Lukas Foster, Biomedical Sciences major, working in Ron Tjalkens' lab. May 19, 2014 Lukas Foster, Biomedical Sciences major, working in Ron Tjalkens' lab. May 19, 2014 Lukas Foster, Biomedical Sciences major, working in Ron Tjalkens' lab. May 19, 2014 Lukas Foster, Biomedical Sciences major, working in Ron Tjalkens' lab. May 19, 2014
Lukas Foster, biomedical sciences major, working in Ron Tjalkens’ lab. (Photo credit: Colorado State)

Three in every 100 people over 65 live with Parkinson’s disease. Undergraduate Lukas Foster’s grandfather was among that three percent, and died after a decade of living with the disease. Today, Foster is researching how to delay the progression of Parkinson’s at Colorado State University.

Parkinson’s disease, the second most prevalent neurodegenerative disease in America, attacks nerve cells in the brain associated with motor skills. Symptoms worsen over time and can include tremors, stiffness and balance issues.
CSU neuroscience professor Ron Tjalkens has researched Parkinson’s for 15 years, and chose Foster as a freshman to assist in his research.


“It’s uncommon for a sophomore undergraduate to work alongside Ph.D. students in a research lab,” Tjalkens said. “As a professor, I’m always happy and fortunate to have talented people work for me.”

In the fall, Foster will be a third-year biomedical sciences major. He is already doing graduate level research and was recognized with a Best of Show award at this year’s CSU Celebrate Undergraduate Research and Creativity showcase.

According to Tjalkens, as nerve cells die, Parkinson’s disease inflames the brain and worsens the effects of the disease. Tjalkens and Foster are researching how to slow neuroinflammation in Parkinson’s patients.

“The big problem with Parkinson’s, like Alzheimer’s, is that all approved drugs are systematic treatments,” Tjalkens said. “There aren’t any drugs on the market that slow down or modify the course of the disease. It’s like putting a Band-Aid over an infection.”

The research being done by Foster and Tjalkens is on its third round of funding from the Michael J. Fox Foundation, the second- largest contributor to Parkinson’s research in the world.

“A lot of people think it is an ‘old man’ disease,” said Kari Buchanan, director of development for the Parkinson Association of the Rockies. “It’s not uncommon for people to be diagnosed when they are 40. That could be your parent or grandparent.”

Buchanan said outreach is an important step towards finding a cure, so college students should be aware of the disease’s impact on society.

“We know Parkinson’s does not just impact the individual – it also affects the families,” she said.

Buchanan said therapy to alleviate Parkinson’s symptoms is tailor-made for the individual.
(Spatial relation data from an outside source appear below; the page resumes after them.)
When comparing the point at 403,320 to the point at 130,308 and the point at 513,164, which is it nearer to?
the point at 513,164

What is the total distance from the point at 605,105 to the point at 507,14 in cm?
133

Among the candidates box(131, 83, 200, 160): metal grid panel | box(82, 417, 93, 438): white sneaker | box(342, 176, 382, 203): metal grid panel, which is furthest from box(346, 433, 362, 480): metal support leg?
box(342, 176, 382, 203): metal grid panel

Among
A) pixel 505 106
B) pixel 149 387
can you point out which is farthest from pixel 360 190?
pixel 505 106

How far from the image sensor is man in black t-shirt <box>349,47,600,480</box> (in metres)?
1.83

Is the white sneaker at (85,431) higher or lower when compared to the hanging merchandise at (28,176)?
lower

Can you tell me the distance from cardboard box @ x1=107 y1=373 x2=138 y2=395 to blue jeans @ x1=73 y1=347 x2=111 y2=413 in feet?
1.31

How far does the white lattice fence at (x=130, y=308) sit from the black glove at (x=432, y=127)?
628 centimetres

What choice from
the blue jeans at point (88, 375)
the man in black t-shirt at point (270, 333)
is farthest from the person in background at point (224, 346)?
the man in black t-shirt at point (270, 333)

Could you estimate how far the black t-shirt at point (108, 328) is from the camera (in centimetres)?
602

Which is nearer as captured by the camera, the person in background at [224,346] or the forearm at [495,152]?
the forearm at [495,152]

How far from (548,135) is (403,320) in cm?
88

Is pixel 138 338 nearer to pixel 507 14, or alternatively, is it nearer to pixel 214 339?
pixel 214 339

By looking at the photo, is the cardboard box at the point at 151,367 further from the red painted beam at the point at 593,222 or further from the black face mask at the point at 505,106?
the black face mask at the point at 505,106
All Parkinson’s cases are different, and treatment ranges from occupational therapy to vocal strengthening singing groups.

“It’s important to learn to live well with it instead of looking at it as a disability,” Buchanan said. “The key is to keep a positive attitude.”


Tjalkens said his research with Foster is an important step towards a new drug to curb the severity of Parkinson’s disease.

After graduation, Foster hopes to go to medical school and is excited to continue his research at CSU.

“Having the chance to research something so close to home, something that affected my family, really means a lot to me,” Foster said. “I could tell how proud my grandfather was of me.”